Here are some of the characteristics of the text that we see will affect our analysis.

    - Each sonnet (14 lines) is separated by three instances of the newline character \n (one to end the final line of the poem, and two to generate blank lines after).
    - Words are separated by spaces or the newline character \n (the last word of a line and the first of the next).
    - Some words begin with a capital letter, others are fully lowercase.
    - Some words have punctuation around them.
    
We can use the first two characteristics to split the block of text into poems, and then tokens. The other characteristics will have to be edited out to get a clean count of the tokens (to ensure, for instance, that 'Now' and 'now' or 'now.' and 'now' are counted as the same token).

# 1. Text Pre-Processing

How we choose to clean a text depends on our project's goal. In this case, our desired output is a list of terms in each of our poems, which we will then count and compare in our analysis.

To end up with a set of clean tokens, we will have to pre-process the text in several phases:
1. Strip the text of punctuation and cases (capitalization).
1. Split the text into poems using triple newline characters (\n\n\n).
1. Split the text into tokens using whitespace.

Note that step 1 could actually be undertaken at any point: we choose to do it first for the sake of efficiency, applying the changes to the whole text and avoiding creating loops that would otherwise have to re-iterate the step for each poem or for each token. 

## 1.a. Removing Punctuation and Cases

In this case, we want to very simply count term frequency, so we make the decision to remove capitals and any punctuation outside of tokens. This way, words will be counted as the same term regardless of how they were capitalized or if they had any adjacent punctuation marks. 

In the code cell below, we are creating a string object that contains common punctuation marks. 

In [10]:
punctuation = '!"#$%&\'()*+,-./:;<=>?@[\\]^_`{|}~’‘'

Recall that strings can be thought of as a series of characters, and a for-loop will iterate through each character in a string if used in the for-statement.

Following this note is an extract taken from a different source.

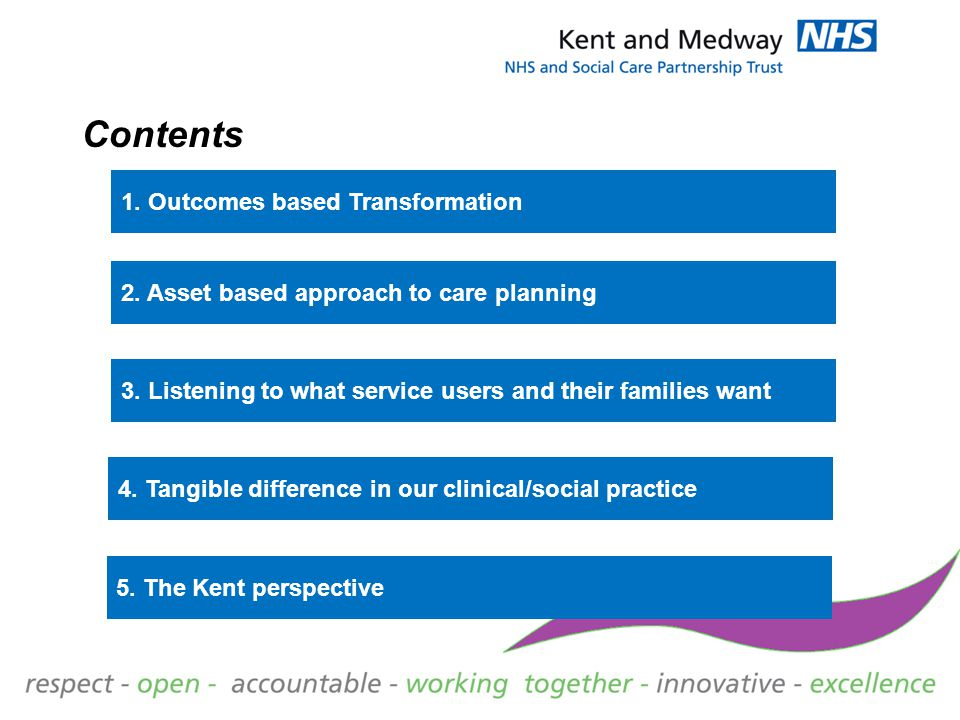 Contents 1.Outcomes based Transformation 2. Asset based approach to care planning 3.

1. Using variable assignment and a string method, create a variable called 'text_clean' which is an all-lowercase version of the text variable.
2. Create a loop that iterates through the punctuation marks above and uses another string method to replace the marks from the clean_text with no character (this could be written as a string with nothing in between the quotes, or ''). Remember that string methods do not act in place, so you will have to reassign the clean_text variable within the loop.

In [11]:
text_clean = text.lower()
for mark in punctuation:
    text_clean = text_clean.replace(mark,'')

In [12]:
print(text_clean[0:1600])

from fairest creatures we desire increase
that thereby beautys rose might never die
but as the riper should by time decease
his tender heir might bear his memory
but thou contracted to thine own bright eyes
feedst thy lights flame with selfsubstantial fuel
making a famine where abundance lies
thy self thy foe to thy sweet self too cruel
thou that art now the worlds fresh ornament
and only herald to the gaudy spring
within thine own bud buriest thy content
and tender churl makst waste in niggarding
pity the world or else this glutton be
to eat the worlds due by the grave and thee


when forty winters shall besiege thy brow
and dig deep trenches in thy beautys field
thy youths proud livery so gazed on now
will be a tattered weed of small worth held
then being asked where all thy beauty lies
where all the treasure of thy lusty days
to say within thine own deep sunken eyes
were an alleating shame and thriftless praise
how much more praise deservd thy beautys use
if thou couldst answer this

# 2. Splitting the Block of Text into Poems

Previously, we observed that the poems in the text are separated by three newline characters (\n). Use this information and a [string method](https://docs.python.org/2.5/lib/string-methods.html) to split the clean text into a list of poems, assigned to a variable called 'poems'.

In [13]:
poems = text_clean.split('\n\n\n')

How many poems do we have? Check the length of the list, which should be 154.

In [14]:
len(poems)

154

Finally, retrieve and print an item from the list, to examine its contents:

In [15]:
print(poems[0])

from fairest creatures we desire increase
that thereby beautys rose might never die
but as the riper should by time decease
his tender heir might bear his memory
but thou contracted to thine own bright eyes
feedst thy lights flame with selfsubstantial fuel
making a famine where abundance lies
thy self thy foe to thy sweet self too cruel
thou that art now the worlds fresh ornament
and only herald to the gaudy spring
within thine own bud buriest thy content
and tender churl makst waste in niggarding
pity the world or else this glutton be
to eat the worlds due by the grave and thee


# 3. Tokenization: Splitting each Poem into a List of Terms

Thus far, we have transformed one long text file into a collection of poem objects. To count the frequency of terms in each poem, we have to split each poem into a collection of terms or tokens. 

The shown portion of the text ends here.